Core Concepts
Incorporating additional Kullback-Leibler (KL) regularization and using a mixture of previous iterates as the opponent can mitigate performance instability issues in the self-play fine-tuning (SPIN) approach for aligning language models with human preferences.
Abstract
The paper explores various regularization techniques to improve the performance and stability of the self-play fine-tuning (SPIN) approach for aligning large language models with human preferences.
Key highlights:
The SPIN method replaces the rejected answers with data generated from the previous iterate, but can suffer from performance instability issues during the learning phase.
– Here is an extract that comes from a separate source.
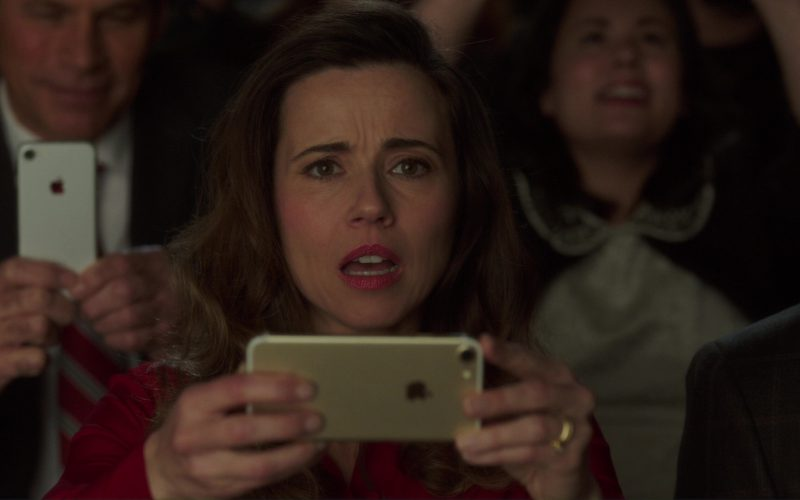 iPhone 7 Used by Linda Cardellini in Daddy's Home 2 (1)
The authors propose two complementary approaches to address this issue:
Incorporating an additional KL regularization term to keep the learned policy close to the base model.
Using a mixture of the previous iterates as the opponent, instead of just the most recent one, to smooth the learning process.
The proposed α-SPIN algorithm combines these two ideas and is evaluated on the MT-Bench and Hugging Face Open LLM Leaderboard benchmarks.
The results show that the KL regularization and the use of a mixture of previous iterates can improve the performance and stability of the SPIN approach.
The authors also investigate the use of fictitious play, where the opponent is an average of all previous iterates, as a further regularization technique.
Stats
The paper does not provide any specific numerical data or statistics. It focuses on the conceptual framework and empirical evaluation of the proposed regularization techniques.
Quotes
There are no direct quotes from the content that are particularly striking or support the key logics.